Petro Markel, 27, of Tembisa, and Cristovao Fresco Ndima, 20, of Mozambique, pleaded not guilty on Tuesday to murder, robbery with aggravating circumstances, and the illegal possession of a firearm and ammunition.
They shook their heads vigorously as an interpreter asked them how they pleaded.
They declined to give an explanation of plea and said they chose to remain silent at this stage.
Mrs Picton-Turbervill said the family were having dinner while watching television when they heard the dogs barking in the kitchen.
Her husband assumed the dogs wanted to go out and went to open the door for them.
He went out with their small dog and the children followed them.
“I noticed the hair on our Labrador’s back was raised and he seemed to be frightened about something. I followed my husband and asked him to be careful as the big dog seemed scared.”
Mrs Picton-Turbervill said the children were walking in front of her when she suddenly saw someone at the bottom of the garden.
“My husband shouted at us to run and I grabbed the children and ran back into the house.”
She wanted to lock the children in a room adjacent to the dining room, but Ndima was suddenly next to them and knocked her cellphone out of her hand.
“He put a gun to my head and told me to ‘sleep’. The children and I then went down on the floor.”
Mr Picton-Turbervill was brought into the house by Markel and he too was told to lie on the floor.
His wife said while Ndima aimed his firearm at all of them, Markel went through the drawers of a desk and took several cellphones.
Ndima then began to harass her husband by kicking him and stomping on his back while going through his pockets.
“At the same time No 1 (Markel) came around the dining room table.

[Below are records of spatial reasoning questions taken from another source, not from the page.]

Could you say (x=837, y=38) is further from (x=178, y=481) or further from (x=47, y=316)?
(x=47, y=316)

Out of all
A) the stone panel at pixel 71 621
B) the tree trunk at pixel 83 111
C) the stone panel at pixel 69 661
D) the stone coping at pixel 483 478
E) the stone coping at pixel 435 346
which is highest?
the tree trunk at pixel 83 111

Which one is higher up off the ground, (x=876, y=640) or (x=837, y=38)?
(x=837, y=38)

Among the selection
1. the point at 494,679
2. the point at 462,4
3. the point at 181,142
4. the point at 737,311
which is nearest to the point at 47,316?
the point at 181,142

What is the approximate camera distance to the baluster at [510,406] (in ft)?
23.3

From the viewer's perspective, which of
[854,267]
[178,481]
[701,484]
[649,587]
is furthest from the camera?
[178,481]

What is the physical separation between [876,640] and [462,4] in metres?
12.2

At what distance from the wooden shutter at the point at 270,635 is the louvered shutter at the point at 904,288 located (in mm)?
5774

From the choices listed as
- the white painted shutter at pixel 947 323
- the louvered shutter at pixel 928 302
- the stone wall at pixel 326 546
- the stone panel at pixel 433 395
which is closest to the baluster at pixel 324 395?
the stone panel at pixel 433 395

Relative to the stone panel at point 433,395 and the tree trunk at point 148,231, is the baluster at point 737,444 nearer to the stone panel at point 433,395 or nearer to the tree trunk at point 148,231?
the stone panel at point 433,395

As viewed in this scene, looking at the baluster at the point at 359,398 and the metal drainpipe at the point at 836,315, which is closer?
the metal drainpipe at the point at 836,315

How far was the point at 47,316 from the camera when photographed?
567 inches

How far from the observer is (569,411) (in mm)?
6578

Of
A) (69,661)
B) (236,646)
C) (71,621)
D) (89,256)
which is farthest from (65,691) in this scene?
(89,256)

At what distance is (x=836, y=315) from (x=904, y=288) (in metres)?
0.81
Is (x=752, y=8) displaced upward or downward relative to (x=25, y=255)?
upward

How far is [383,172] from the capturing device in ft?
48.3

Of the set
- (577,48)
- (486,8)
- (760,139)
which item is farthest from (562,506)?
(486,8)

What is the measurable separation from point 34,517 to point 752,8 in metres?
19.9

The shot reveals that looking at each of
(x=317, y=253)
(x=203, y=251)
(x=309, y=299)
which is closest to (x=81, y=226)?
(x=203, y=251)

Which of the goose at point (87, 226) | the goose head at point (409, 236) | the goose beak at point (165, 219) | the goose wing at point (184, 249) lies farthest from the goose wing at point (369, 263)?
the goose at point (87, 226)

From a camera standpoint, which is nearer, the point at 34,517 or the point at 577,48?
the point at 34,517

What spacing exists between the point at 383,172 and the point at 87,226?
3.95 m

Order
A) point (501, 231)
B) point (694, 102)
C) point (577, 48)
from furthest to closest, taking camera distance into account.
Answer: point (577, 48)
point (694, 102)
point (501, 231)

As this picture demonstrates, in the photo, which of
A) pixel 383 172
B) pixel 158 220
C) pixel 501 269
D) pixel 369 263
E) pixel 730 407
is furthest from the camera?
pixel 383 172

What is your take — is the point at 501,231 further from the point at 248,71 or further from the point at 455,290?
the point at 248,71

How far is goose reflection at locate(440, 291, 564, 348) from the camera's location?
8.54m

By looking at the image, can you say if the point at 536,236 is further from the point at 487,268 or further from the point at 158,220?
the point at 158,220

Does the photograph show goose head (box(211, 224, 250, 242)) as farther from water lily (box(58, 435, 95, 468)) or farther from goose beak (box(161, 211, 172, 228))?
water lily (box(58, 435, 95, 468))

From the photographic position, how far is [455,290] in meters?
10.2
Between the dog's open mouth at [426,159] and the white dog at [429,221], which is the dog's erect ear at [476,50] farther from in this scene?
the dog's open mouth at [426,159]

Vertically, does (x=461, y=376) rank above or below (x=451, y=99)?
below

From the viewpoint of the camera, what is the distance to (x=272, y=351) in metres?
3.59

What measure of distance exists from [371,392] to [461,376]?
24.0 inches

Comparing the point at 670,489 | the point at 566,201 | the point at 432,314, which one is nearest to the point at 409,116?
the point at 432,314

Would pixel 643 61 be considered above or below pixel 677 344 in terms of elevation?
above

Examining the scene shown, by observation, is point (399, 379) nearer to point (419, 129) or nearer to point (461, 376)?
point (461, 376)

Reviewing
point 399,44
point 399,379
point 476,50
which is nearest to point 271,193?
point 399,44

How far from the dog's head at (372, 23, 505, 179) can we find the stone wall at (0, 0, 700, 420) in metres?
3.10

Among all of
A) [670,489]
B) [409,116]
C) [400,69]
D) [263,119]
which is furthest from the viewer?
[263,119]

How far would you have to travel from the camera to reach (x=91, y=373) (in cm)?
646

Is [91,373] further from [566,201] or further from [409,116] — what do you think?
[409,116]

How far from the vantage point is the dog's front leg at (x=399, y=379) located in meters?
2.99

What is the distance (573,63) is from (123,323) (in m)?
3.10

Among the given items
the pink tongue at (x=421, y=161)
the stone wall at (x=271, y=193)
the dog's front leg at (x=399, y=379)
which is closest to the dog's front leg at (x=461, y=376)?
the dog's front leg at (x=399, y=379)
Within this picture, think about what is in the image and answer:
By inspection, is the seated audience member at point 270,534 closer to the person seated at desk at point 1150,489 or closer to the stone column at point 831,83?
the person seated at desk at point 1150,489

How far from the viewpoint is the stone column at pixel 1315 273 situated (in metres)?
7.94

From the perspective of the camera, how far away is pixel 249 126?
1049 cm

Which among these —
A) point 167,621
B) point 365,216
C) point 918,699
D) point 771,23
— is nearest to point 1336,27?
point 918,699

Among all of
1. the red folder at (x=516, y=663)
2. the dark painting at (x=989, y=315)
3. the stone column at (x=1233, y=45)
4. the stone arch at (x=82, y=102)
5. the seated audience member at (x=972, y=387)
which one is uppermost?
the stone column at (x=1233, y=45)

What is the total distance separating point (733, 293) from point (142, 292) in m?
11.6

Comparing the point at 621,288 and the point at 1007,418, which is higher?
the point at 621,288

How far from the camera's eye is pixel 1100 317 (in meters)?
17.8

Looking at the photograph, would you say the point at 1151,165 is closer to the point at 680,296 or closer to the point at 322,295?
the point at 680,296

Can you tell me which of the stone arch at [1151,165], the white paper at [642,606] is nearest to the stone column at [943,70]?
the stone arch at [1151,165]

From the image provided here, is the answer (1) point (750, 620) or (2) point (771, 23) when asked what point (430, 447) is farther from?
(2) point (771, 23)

No 2 (Ndima) stepped back against the wall and No 1 shot my husband in the head. My husband slumped against me.
“No 2 then came to me and held his gun against my head. He said, ‘Money, money’. He pulled me off the floor and while No 1 stood with his gun pointed at my children, No 2 followed me down the passage.”
They went to the bedroom area, where Mrs Picton-Turbervill tried to find goods for the two.
She said Ndima took digital cameras from a cupboard and he took her jewellery box with items worth about R20 000.
She was directed back to her children in the dining room and she lay down, half-covering them.
The five of them lay still for some time.
When she thought all was over, she tried to phone for help, but the intruders had cut the phone line.
She then took the children out of the house to find help.
Her husband was alive, but died in hospital.
Mrs Picton-Turbervill estimated that the attack had lasted between five and 10 minutes.
She had no doubt that the two accused were the attackers.
She described in detail how she identified them.
Markel, she said, had a “funny, mangled and long-lobed ear” and a slim face. Ndima had a scar on his face and round, large eyes.
The accused walked up to the Bench and Judge Ephraim Makgoba noted the scar and the “funny, long-lobed ear”.